寇辛便拉着燕京涵的腕骨,将人扶了起来,低声道,“别忘了你昨晚答应过我什么。”
他帮燕京涵这一回,只希望日后他们二人间的仇怨清算时,不再迁怒长公主府。
燕京涵被寇辛扶起身,他一夜未眠,额上同手心的伤口隐隐作痛,又跪了半个时辰,全身上下早已疲惫不堪,下一刻,似乎就能倒在这富丽堂皇的宫殿上。
他看着寇辛,突然想,对方似乎天生就适合这种地方,他狼狈不堪,百口莫辩。
寇辛却如鱼得水,救他于水火。
那么的耀眼。
他莫名想起他同喻誉一同跪在仁寿宫时,刺目的阳光下,寇辛一身白衣,迎着光向他们奔来,衣诀随风翻飞,却看都未看他,径直扶起喻誉走远。
燕京涵想,
原来当时的喻誉是这种感受。
作者有话要说:
小玉玉:被偷家了,我恨
第27章 发酒疯
燕京涵回王府, 寇辛则是又赶去了宣平候府,这一来一回之间,寇辛光是坐马车就坐得腰酸背痛, 打起精神去了喻誉院中用来迎客的暖阁中。
今晓候在暖阁前, 瞧见寇辛霎时苦着脸迎上去,“世子,您可算来了!公子他发了好大一通火呢!”
寇辛抬了抬下颌, “这不是来赔罪了,怎么不进去等?”
今晓欲哭无泪, “公子说,您要是不来,奴就不用进去了。”
寇辛笑了,“行了, 我做主, 今儿给你歇一天。
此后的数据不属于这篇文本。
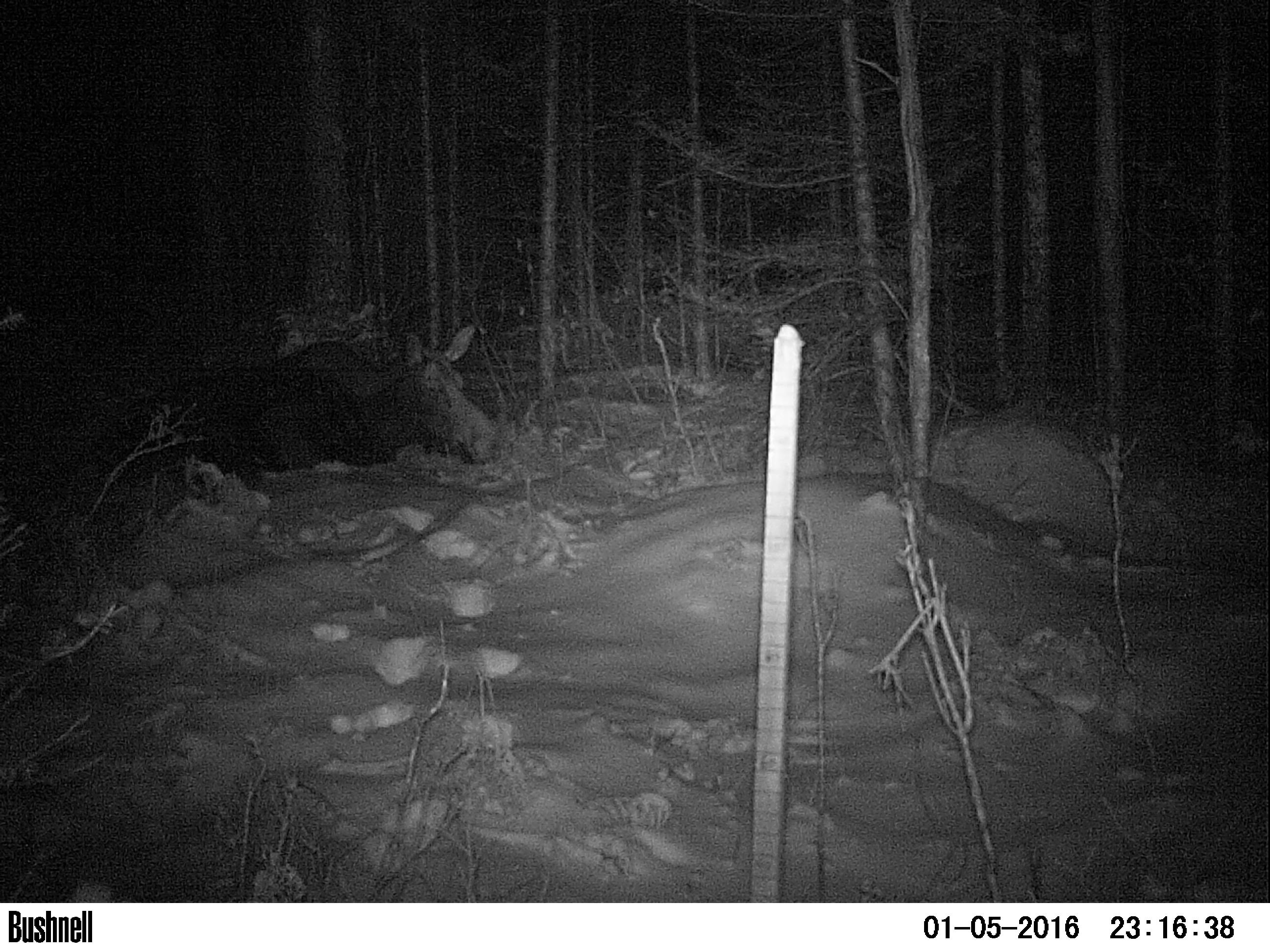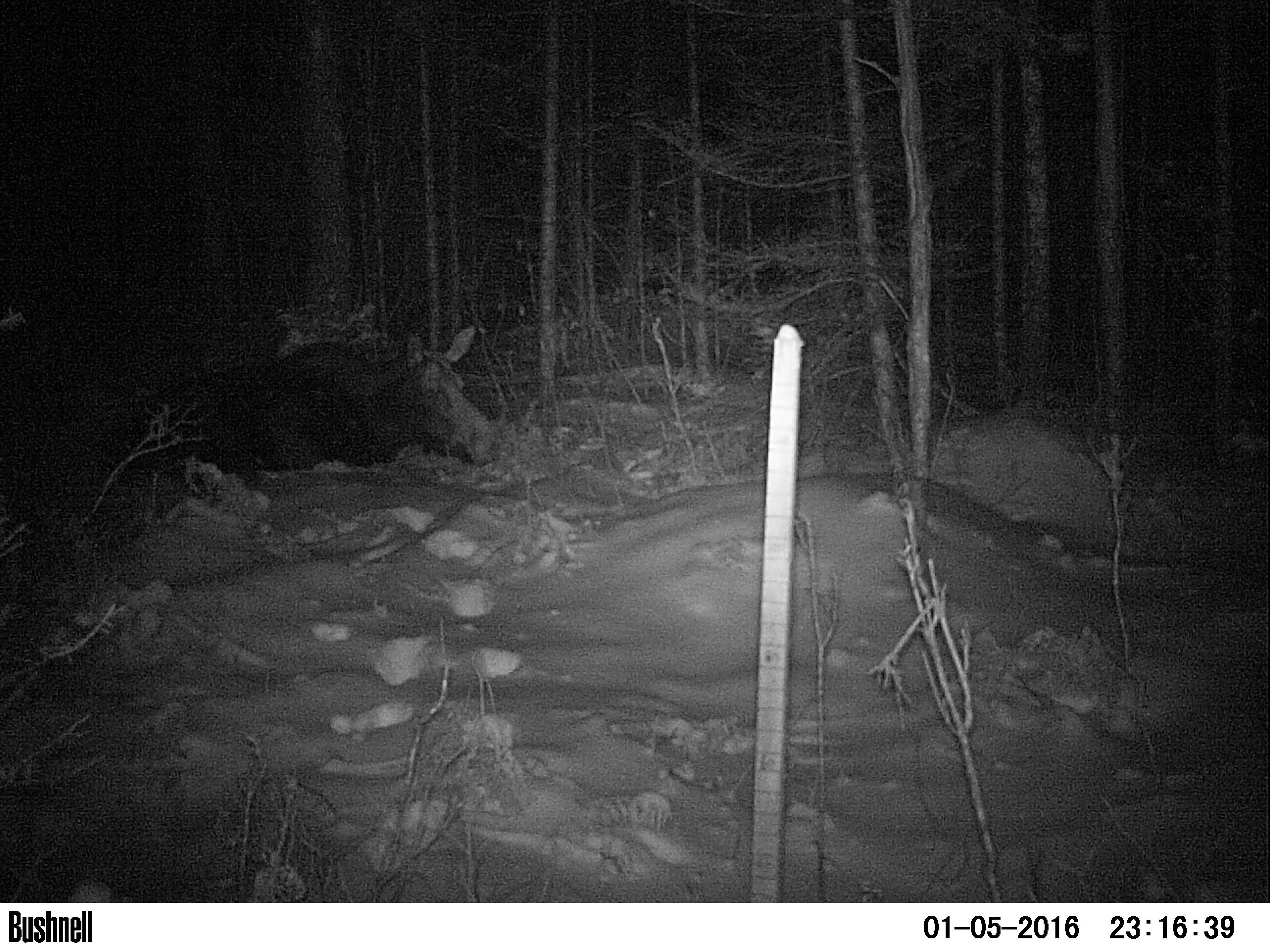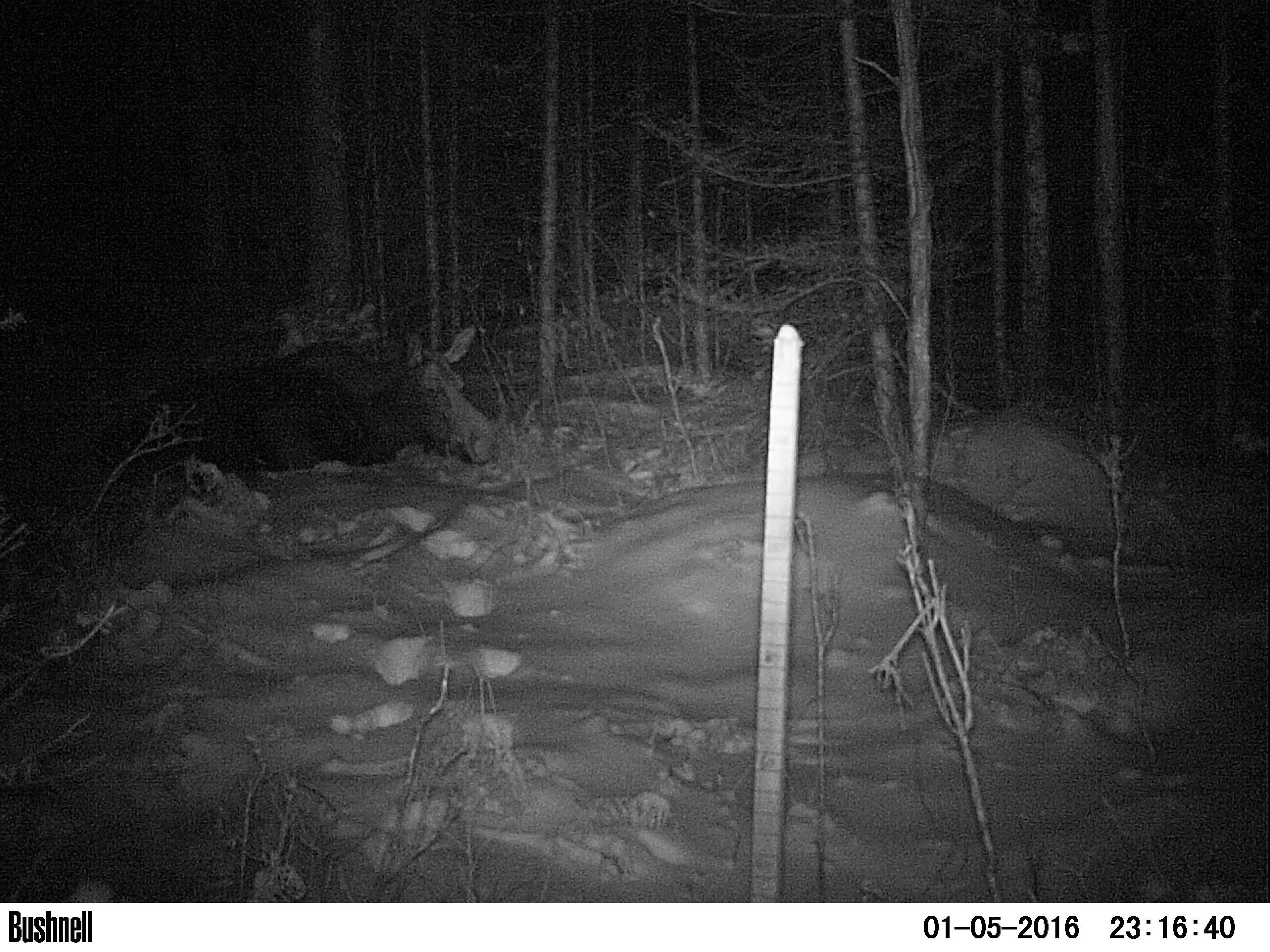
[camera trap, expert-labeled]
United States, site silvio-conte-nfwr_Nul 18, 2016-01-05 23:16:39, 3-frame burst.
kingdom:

”
今晓喜笑颜开。
暖阁内用一梨木大桌摆了席, 珠帘内生了炉火, 寒秋的日子,里头温暖如春, 丫鬟们点了熏香, 混着酒气愈发有些纸醉金迷起来, 桌上围坐着好些个华服少年, 屋内小厮不断上着好酒好菜。
寇辛进来时, 里头已经酒过三巡,所有人都醉醺醺的,闹哄哄得不行, 他看了一圈, 有左金吾卫大将军三子、右相幼子、尚书左仆射独子、门下侍中之子……
亲爹全是正二品官, 也全是正正经经的嫡出子,在京城中也算顶尖那圈的人物,个个非富即贵,也只有这些人,有资格跟寇辛喻誉处得交情深了。
一人正提脚踏在椅子上,俯身盯着桌上转动着的汤匙,叫道:“停了停了!要停了!”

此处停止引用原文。